Skilly is a fork of farzaa/clicky — Farza's open-source AI cursor-buddy. The macOS foundation (ScreenCaptureKit integration, app focus tracking, accessibility hooks) is built on his work.

What Skilly adds on top:

  • Live Tutor mode — continuous voice-gated conversation, not just push-to-talk
  • Single-call OpenAI Realtime pipeline — one WebSocket replaces the old TTS + STT + LLM chain
  • Pluggable Skills layerSKILL.md files with curriculum stages, completion signals, and UI vocabulary
  • @skilly/web embed — bring the companion to any website via a <script> tag
  • Studio dashboard — self-serve multi-tenant control plane for site owners
  • Shared Rust core — deterministic policy + prompt logic compiled for desktop, mobile, and WASM

Thanks Farza for shipping it open-source.

Fork origin

This is a fork of farzaa/clicky (MIT License).
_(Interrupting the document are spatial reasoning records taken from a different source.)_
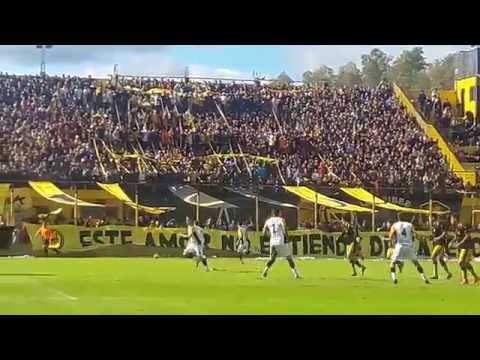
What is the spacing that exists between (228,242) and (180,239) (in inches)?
25.5

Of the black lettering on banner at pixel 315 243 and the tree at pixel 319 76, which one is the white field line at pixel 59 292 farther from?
the tree at pixel 319 76

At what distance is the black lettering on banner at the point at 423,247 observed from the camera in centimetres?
1251

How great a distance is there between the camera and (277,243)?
38.5 ft

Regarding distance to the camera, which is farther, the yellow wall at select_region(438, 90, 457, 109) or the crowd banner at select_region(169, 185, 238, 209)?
the yellow wall at select_region(438, 90, 457, 109)

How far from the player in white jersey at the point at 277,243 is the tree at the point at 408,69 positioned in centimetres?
254

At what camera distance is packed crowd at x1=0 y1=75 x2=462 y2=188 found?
1398cm

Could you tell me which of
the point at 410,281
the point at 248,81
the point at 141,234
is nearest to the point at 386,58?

Original upstream code is attributed in THIRD_PARTY_NOTICES.md. Skilly-specific additions are marked with // MARK: - Skilly throughout the codebase.

Security

License

Copyright 2026 Mohamed Saleh Zaied (moelabs.dev)

Licensed under the Apache License, Version 2.0. See LICENSE for details.

Original Clicky code by Farza, licensed under MIT.